Die NFL und die Spielergewerkschaft NFLPA haben am 26. August 2026 gemeinsam ein Behavioral Health Network angekündigt. Es geht am 1. September an den Start und soll aktiven wie ehemaligen Spielern sowie deren anspruchsberechtigten Angehörigen einen einfacheren und vertraulichen Zugang zu psychologischer Behandlung verschaffen. Verwaltet wird das Netz von Cigna Healthcare.
Es handelt sich nicht um ein eigenständiges neues Programm, sondern um eine Erweiterung des bestehenden NFL Player Insurance Plan. Wer darüber versichert ist, also aktive und ehemalige Spieler samt ihren anspruchsberechtigten Angehörigen, bekommt zusätzlich Zugriff auf ambulante Behandlung durch Fachleute für psychische Gesundheit. Abgedeckt wird nach Angaben beider Organisationen jeder NFL-Markt, also jede Region, in der ein Klub der Liga sitzt. Das Angebot hängt damit nicht davon ab, wo ein Spieler unter Vertrag steht oder nach seiner Karriere wohnt.
Was das Behavioral Health Network für Spieler ändert
Zwei Punkte der Ankündigung sind für Spieler und ihre Angehörigen am greifbarsten. Für die ambulanten Leistungen des Netzes zahlen Spieler weder eine Gebühr noch eine Selbstbeteiligung. Und die Zahl der Sitzungen ist nicht begrenzt, es gibt also keine Obergrenze, ab der eine Behandlung aus eigener Tasche weiterlaufen müsste.
Dazu kommt eine persönliche Betreuung für den organisatorischen Teil. Spieler bekommen darüber Unterstützung bei der Suche nach einem passenden Therapeuten, Auskunft über freie Termine und Antworten auf Fragen zum Leistungsumfang. Genau dort setzen Liga und Gewerkschaft an. Nach ihrer Darstellung lag das Hindernis bislang weniger in der Behandlung selbst als in dem Weg dorthin.

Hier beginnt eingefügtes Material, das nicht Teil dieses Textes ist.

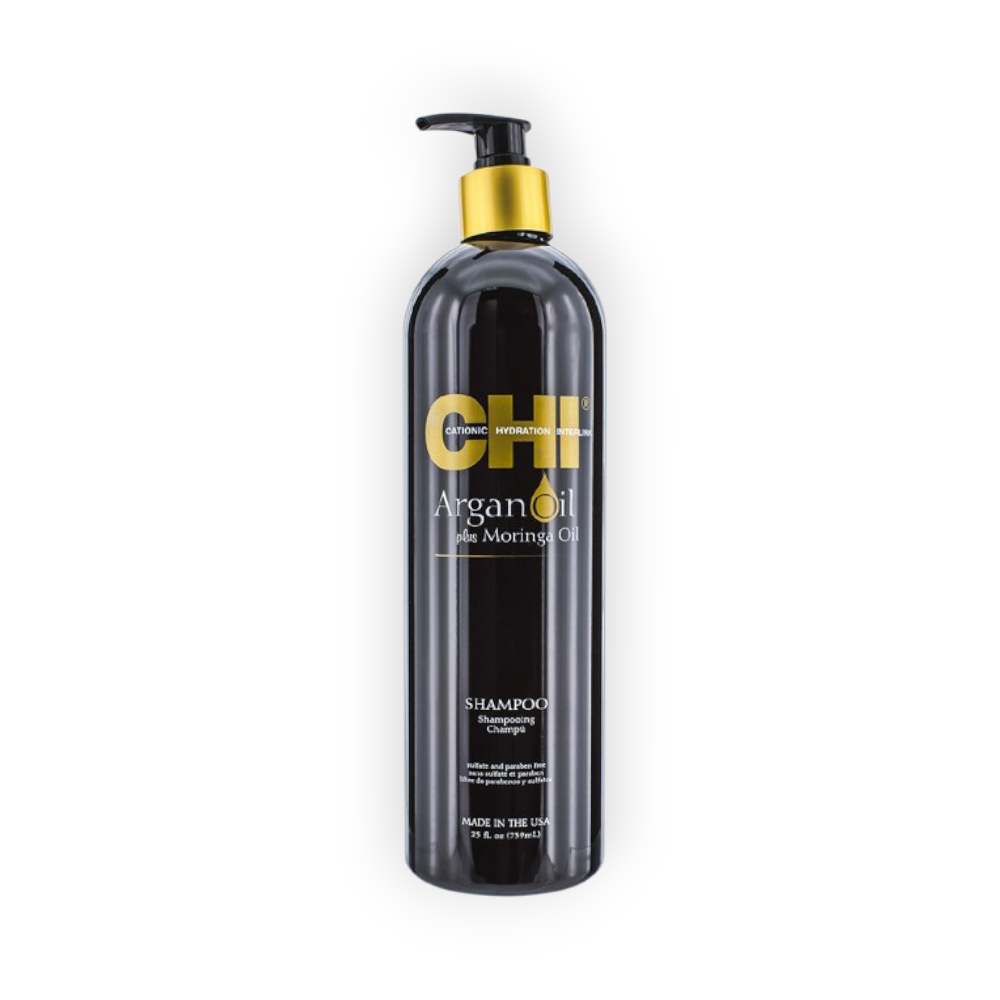 CHI ARGAN OIL SHAMPOO 355ML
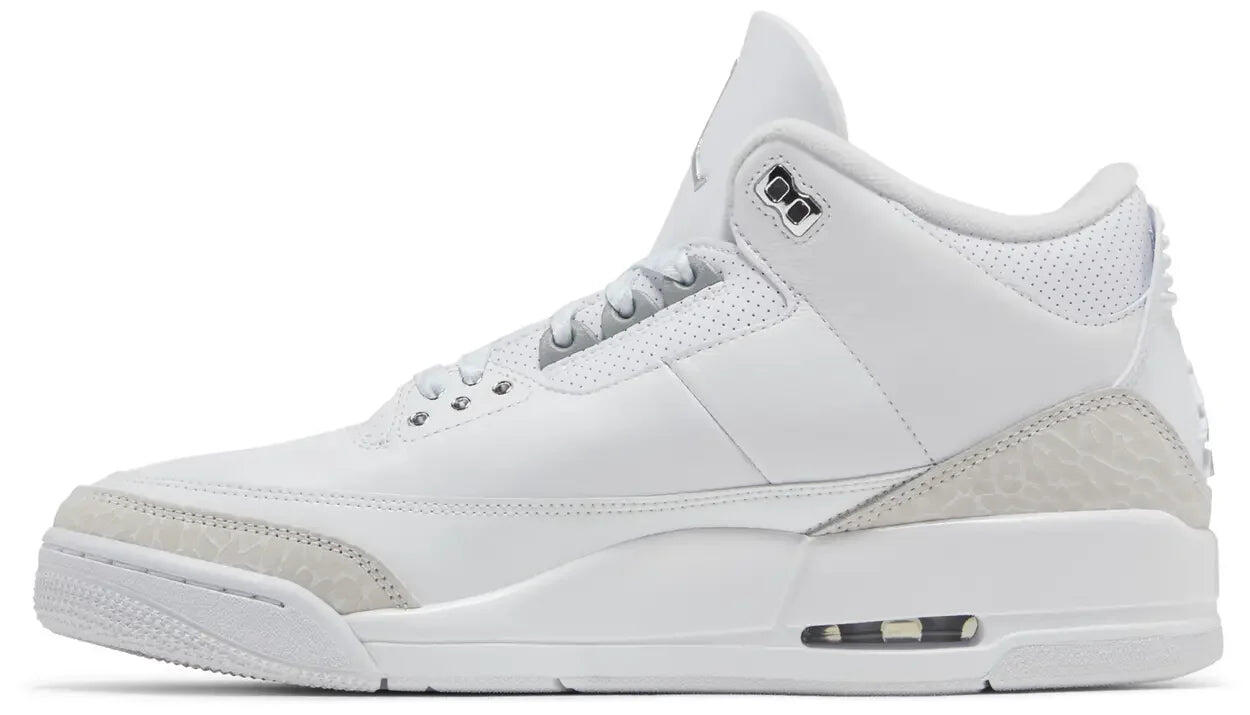 Jordan 3 Retro Pure Money (2025) 2/6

"Das Ziel des Behavioral Health Network ist, Spielern und ihren Familien den Zugang zu klinischer Unterstützung zu erleichtern", sagte Nyaka NiiLampti, die bei der NFL für Wellness und klinische Dienste zuständig ist. Vorrang habe, Hürden abzubauen und dafür zu sorgen, dass Angehörige der NFL-Gemeinschaft schnell vertrauenswürdige Therapeuten finden und erreichen.
Amber Cargill, bei der NFLPA für die Gesundheit der Spieler zuständig, stellte das mentale und emotionale Wohlbefinden auf eine Stufe mit dem Schutz des Körpers. Die Bedürfnisse jedes Spielers seien verschieden. Das Netz erweitere den Zugang zu verlässlicher Behandlung und fördere weiter eine Haltung, in der es ausdrücklich erwünscht ist, sich Hilfe zu holen.
Was die Ankündigung offenlässt
Wie groß das Netz tatsächlich ausfällt, sagen weder Liga noch Gewerkschaft. Eine Zahl der beteiligten Therapeuten oder Praxen nennt die Ankündigung nicht, und auch der Weg, auf dem ein Spieler das Angebot konkret erreicht, bleibt darin unbenannt. Offen ist ebenfalls, wie lange die Vereinbarung mit Cigna Healthcare läuft und ob die Liga auswerten will, wie stark das Angebot angenommen wird.
Damit steht bis zum Start nur fest, was Liga und Gewerkschaft für die ambulante Versorgung zugesagt haben. Ob daraus für aktive und ehemalige Spieler tatsächlich eine spürbare Erleichterung wird, entscheidet sich erst danach.